WORK INSTRUCTION:
In the records below, the line with "December 5, 2007;" opens the range and the line with "Estanque temporal mediterráneo" closes it; print that range exactly and nothing else.

SUPPLIED INFORMATION:
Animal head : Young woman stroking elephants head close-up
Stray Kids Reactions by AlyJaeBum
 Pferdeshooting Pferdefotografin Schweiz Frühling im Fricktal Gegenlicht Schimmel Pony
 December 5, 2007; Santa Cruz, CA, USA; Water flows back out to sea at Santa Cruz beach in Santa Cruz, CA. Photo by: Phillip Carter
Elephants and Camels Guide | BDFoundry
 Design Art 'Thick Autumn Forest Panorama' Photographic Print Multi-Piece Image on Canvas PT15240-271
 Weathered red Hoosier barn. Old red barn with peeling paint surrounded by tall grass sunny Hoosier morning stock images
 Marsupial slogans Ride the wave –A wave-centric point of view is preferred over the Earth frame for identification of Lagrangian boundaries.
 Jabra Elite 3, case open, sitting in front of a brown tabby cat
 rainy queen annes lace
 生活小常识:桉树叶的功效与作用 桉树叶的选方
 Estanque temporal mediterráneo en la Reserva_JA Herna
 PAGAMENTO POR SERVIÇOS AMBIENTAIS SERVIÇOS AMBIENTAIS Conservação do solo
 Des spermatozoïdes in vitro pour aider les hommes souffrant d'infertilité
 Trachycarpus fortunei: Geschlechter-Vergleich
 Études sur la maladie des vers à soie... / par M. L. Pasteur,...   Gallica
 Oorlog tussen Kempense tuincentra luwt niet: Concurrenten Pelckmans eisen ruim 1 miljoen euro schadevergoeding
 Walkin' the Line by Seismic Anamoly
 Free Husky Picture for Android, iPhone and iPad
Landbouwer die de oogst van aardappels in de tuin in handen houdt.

OUTPUT BELOW:
 December 5, 2007; Santa Cruz, CA, USA; Water flows back out to sea at Santa Cruz beach in Santa Cruz, CA. Photo by: Phillip Carter
Elephants and Camels Guide | BDFoundry
 Design Art 'Thick Autumn Forest Panorama' Photographic Print Multi-Piece Image on Canvas PT15240-271
 Weathered red Hoosier barn. Old red barn with peeling paint surrounded by tall grass sunny Hoosier morning stock images
 Marsupial slogans Ride the wave –A wave-centric point of view is preferred over the Earth frame for identification of Lagrangian boundaries.
 Jabra Elite 3, case open, sitting in front of a brown tabby cat
 rainy queen annes lace
 生活小常识:桉树叶的功效与作用 桉树叶的选方
 Estanque temporal mediterráneo en la Reserva_JA Herna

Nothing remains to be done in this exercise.